I have reversed polarity on these beaties more times than I can 1 + without any damage... just lucky?


#36

Lucky? Dunno - I'm 2 for 2 in killing a diode in the PS. Never have drawn out the circuit to see what was going on, I just put in a new one and try to remember positive is on the right side.

#37

I would like to make the calculator look as original as possibly, but I'm a bit in doubt here.

What, precisely, is the difference between "separate the pack at the seam" and "cutting out the center rib".

Would anybody have a photo of how this is done the good and/or the bad way.

:-) Martin

Sorry if this is clear to native english speakers, unfortunately I'm only a guest in your language...


#38

If you look closely at the battery pack you will notice a heat-sealed seam around the top edge of the pack. You can slice this seam open with a razor blade, replace the cells, and glue the seam back together again. If done carefully it will be hard to notice the repair.

The other fix is to hack out the center rib that lies between the two battery cells (on the bottom of the pack)and remove the batteries. This method is hard to disguise the repair.


#39

Sorry frinds - opening the seam seemed to provide more visible damage to the casing thean cutting out the center rib.

I have now replased the orgiginal NiCd cells with a pare of AA non-chargebel Alcaline cells.

The unit seams to work perfectly...!

Since I have no manual I might have a load of new questions now, but see you in another thread for that - A milion thanks to all of you.

:-) Martin Hvidberg

#40

Re: Your 23 Nov 2004 posting


Appreciate if you can indicate specs for the replacement batteries.

(Says NI-CD on side of the pack)

Voltage of the installed (and presumably) the repalcement bateries?


#41

Hi, Perry;

excuse me answering (or posting an aswer to) a question direct to another contributor, but I guess I can tell you about my own experience.

I bought many commercial National NiCad´s, 850mAh, and used them mostly to replace regular NiCad battery in standard HP battery packs: Classics (HP45, HP55, HP65...), Woodstocks (vintage HP2x, HP67), Spices (not so vintage HP3xE/C) and I also rebuilt a pack for an HP75D, but in this case I used a commercial, slightly modified walkie-talkie battery (pack of three regular NiCads; I had to remove a diode used for charging purposes, but the pack fit almost exactly in place). I rebuilt two pack for the HP97 (Topcat) with a couple of four NiCad cells from two mobile (cell phone) faulty battery packs. Most of the earlier cell phones used a five-cells battery pack, and in most cases, the faulty packs have only one deffective cell.

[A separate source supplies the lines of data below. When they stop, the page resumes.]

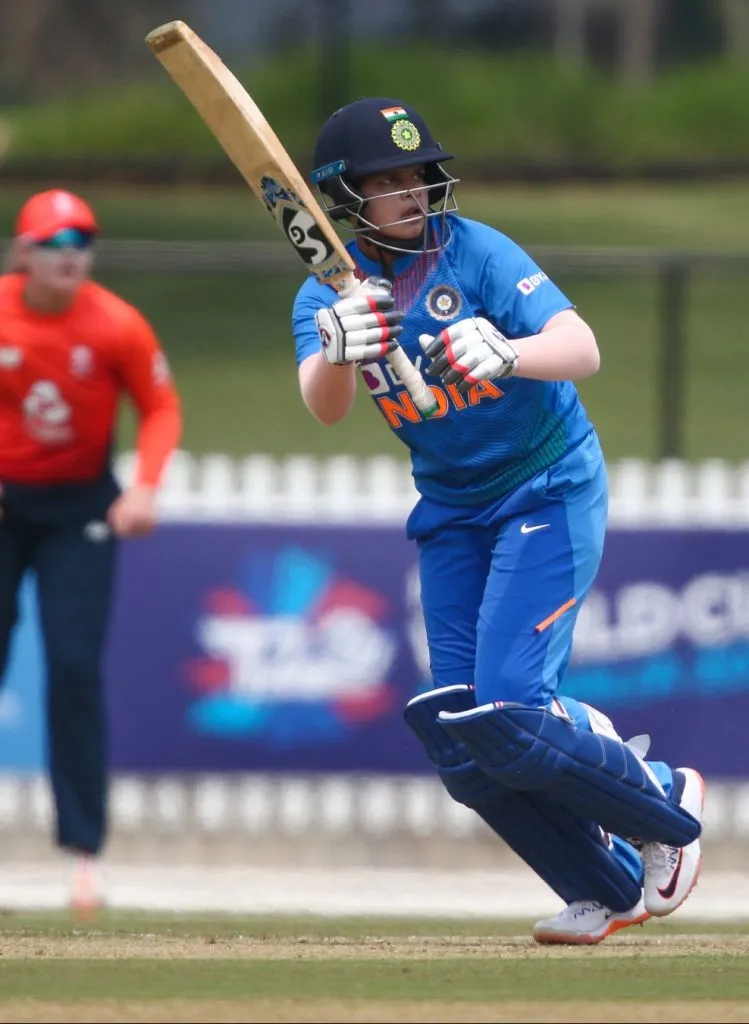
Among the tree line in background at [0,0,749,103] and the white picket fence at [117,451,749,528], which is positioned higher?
the tree line in background at [0,0,749,103]

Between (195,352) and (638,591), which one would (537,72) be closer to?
(195,352)

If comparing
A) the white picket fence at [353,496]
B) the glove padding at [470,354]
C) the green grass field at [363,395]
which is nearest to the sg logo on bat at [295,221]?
the glove padding at [470,354]

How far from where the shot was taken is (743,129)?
2061cm

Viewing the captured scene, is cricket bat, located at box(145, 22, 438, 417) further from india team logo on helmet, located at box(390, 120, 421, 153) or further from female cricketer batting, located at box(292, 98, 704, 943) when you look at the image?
india team logo on helmet, located at box(390, 120, 421, 153)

I also used regular NiCads with higher capacity, about 1100mAh, but they need extended charging time to fully charge. Because of the awkward "memory effect" observed in most NiCad batteries when not being fully charged and/or discharged, I also successfuly tested some NiMH cells. These batteries are more "well behaved" related to the memory effect. I currently use NiMH AAA cells (650 mAh) in my HP48/49 units mostly because of the power drain when communicating. In this case they are externally charged, so I always keep some ready to use spare units. The HP49G+ is the one that needs fresh cells more often.

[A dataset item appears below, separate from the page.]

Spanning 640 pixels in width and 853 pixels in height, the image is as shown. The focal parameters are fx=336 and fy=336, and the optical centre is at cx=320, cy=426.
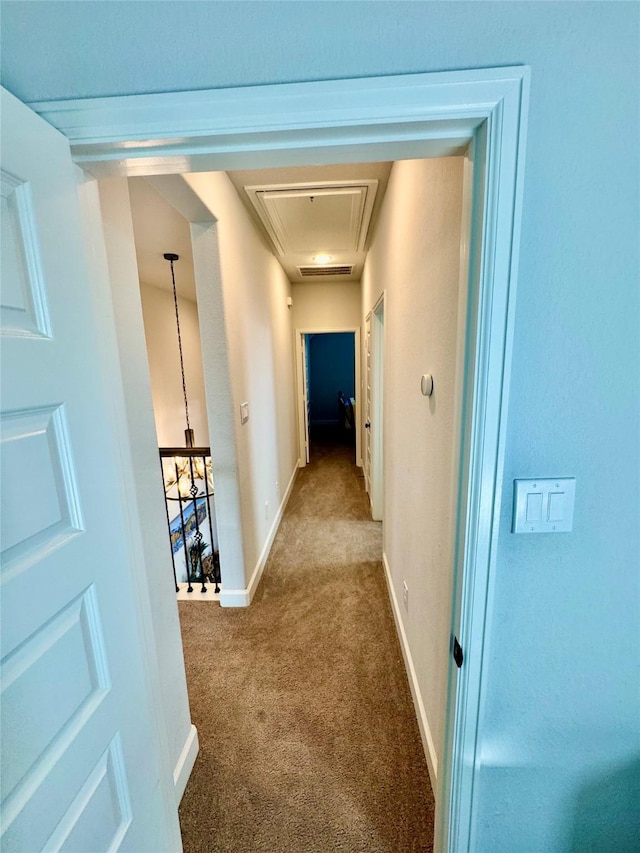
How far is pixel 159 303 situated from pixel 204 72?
415cm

About voltages: the NiCad units operate in the range 1.25Vcc (fully charged) to about 1.17Vcc (low-power indication) or less, depends on the voltage sensing circuit. The NiMH are close to that, and I remember reading that they actually go a bit higher. I found out later that my personal measurement instruments have not enough accuracy to indicate such difference, so I take them as close enough to work about the same.

Hope this helps a bit.

Luiz (Brazil)

#42

Just about any AA size NiCad or NiMH cells will work.I use 1800 maH NiMH cells. These are now a bit old technology and you can get up to 2400 maH cells in this size (but those are marketing department specs, not what you will get out of them in real life). To fully charge the NiMH cells you will need to keep the on the charger for at least 24-36 hours.

I have my local battery store spot weld a connecting strap between the two cells (you do not want to trust the spring alone to connect the cells electrically). You do not want the cells themselves glued together. They must be able to move up and down independently so that they can make reliable connection to the battery conatcts in the calculator.